Le Nigeria affirme que la crise alimentaire dans le nord-est est exagérée | Africatime
Mardi 28 Mars 2017

Le Nigeria affirme que la crise alimentaire dans le nord-est est exagérée

Le Nigeria affirme que la crise alimentaire dans le nord-est est exagérée
(AFP 06/12/16)

La présidence nigériane a déclaré lundi que la communauté internationale et les organisations humanitaires exagèrent la crise alimentaire dans le nord-est du pays, dévasté par le conflit contre les jihadistes de Boko Haram, pour "attirer le soutien des donateurs".

"Une organisation des Nations Unies a crié sur tous les toits que 100.000 personnes allaient mourir de faim l'année prochaine", a écrit le porte-parole de la présidence Garba Shehu dans un communiqué. "Ce n'est pas vrai."

Abuja affirme ne pas voir "le sens de ces théories et annonces hyperboliques qui sont faites ostensiblement pour attirer le soutien des donateurs", poursuit-il.

L'insurrection de Boko Haram et le conflit qui l'oppose à l'armée nigériane a fait "plus de 2 millions de déplacés", reconnaît M. Shehu. "Par conséquent, il y a des morts, il y a la faim, et de la malnutrition", poursuit-il, niant "la peur d'une famine de masse".

"C'est un problème que l'administration de Muhammadu Buhari gère avec une grande sensibilité", souligne M. Shehu, qui rappelle que l'Etat nigérian est auprès de la population dans le besoin à travers son agence nationale des urgences (NEMA).

Les Nations Unies ont répondu lundi soir au gouvernement nigérian affirmant que les prévisions faites pour l'année 2017 sur la situation humanitaire dans le nord-est "avaient été coordonnées à la fois au niveau fédéral et local".

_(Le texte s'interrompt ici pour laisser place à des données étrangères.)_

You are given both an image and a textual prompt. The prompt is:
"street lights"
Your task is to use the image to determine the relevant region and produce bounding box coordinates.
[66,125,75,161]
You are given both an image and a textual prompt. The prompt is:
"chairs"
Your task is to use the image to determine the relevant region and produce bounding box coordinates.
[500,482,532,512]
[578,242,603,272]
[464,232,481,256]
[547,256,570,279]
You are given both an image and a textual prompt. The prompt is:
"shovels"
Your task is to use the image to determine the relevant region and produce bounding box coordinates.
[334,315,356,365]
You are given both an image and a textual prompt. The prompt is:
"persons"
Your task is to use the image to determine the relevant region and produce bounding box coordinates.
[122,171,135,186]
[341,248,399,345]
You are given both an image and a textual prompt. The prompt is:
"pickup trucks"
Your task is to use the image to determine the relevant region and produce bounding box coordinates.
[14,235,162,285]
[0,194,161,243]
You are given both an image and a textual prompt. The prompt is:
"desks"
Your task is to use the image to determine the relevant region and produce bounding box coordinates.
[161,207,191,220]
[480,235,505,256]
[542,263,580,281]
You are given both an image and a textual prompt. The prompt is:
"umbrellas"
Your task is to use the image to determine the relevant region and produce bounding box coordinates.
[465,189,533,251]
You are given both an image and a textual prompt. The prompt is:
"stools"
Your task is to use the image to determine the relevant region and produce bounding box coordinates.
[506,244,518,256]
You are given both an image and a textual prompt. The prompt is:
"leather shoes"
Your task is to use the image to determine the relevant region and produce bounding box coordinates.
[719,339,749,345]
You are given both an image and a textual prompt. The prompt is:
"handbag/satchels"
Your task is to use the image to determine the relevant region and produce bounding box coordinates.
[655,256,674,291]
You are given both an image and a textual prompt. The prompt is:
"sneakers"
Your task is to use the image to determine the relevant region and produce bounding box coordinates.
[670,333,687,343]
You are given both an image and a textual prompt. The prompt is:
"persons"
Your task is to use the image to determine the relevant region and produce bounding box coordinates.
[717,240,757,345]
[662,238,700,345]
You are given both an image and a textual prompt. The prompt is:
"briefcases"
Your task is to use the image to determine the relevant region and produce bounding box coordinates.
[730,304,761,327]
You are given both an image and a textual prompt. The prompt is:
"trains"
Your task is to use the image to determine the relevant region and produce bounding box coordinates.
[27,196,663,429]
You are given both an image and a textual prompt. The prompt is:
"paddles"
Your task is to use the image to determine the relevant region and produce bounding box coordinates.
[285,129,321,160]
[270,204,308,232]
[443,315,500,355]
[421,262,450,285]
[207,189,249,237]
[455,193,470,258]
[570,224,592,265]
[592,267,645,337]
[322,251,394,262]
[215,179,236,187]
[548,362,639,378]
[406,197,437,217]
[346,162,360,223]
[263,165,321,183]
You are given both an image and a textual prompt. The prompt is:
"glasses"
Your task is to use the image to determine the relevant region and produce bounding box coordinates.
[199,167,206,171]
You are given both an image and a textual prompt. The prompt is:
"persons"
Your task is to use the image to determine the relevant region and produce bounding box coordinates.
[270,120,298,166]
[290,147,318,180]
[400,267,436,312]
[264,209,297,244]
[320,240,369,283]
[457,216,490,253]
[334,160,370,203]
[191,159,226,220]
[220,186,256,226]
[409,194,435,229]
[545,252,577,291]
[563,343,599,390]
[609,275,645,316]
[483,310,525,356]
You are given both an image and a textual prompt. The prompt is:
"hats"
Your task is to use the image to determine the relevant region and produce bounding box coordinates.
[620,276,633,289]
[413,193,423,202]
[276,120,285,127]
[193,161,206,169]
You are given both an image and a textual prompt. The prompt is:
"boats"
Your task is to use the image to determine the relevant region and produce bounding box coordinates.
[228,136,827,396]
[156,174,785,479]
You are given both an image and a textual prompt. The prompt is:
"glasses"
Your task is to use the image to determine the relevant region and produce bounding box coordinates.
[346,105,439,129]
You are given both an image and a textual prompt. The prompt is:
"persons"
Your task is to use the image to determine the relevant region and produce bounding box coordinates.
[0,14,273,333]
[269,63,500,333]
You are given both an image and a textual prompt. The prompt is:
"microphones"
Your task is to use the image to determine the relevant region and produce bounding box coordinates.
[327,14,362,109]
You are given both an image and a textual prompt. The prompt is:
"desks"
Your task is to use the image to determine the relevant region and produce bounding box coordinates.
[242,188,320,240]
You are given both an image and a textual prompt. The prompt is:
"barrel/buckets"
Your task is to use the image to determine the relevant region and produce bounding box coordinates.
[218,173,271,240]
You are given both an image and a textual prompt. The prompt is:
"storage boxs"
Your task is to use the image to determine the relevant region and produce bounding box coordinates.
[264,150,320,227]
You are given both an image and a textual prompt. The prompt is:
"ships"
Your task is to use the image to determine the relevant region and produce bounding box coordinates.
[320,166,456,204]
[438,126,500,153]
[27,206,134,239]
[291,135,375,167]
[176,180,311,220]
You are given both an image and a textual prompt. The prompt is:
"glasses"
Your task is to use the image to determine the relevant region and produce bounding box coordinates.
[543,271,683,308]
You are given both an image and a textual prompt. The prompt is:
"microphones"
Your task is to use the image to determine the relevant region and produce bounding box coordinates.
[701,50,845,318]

"La réalité, c'est que si nous ne recevons pas les fonds nécessaires, beaucoup mourront", écrit Peter Lundberg, coordinateur pour les affaires humanitaires pour les Nations Unies au Nigeria, ajoutant que cette aide serait également attribuée aux travaux de réhabilitation et de reconstruction dans la région.

Il a d'ailleurs salué le travail de l'armée nigériane et "le partenariat rendu possible par le Président et les forces interministérielles".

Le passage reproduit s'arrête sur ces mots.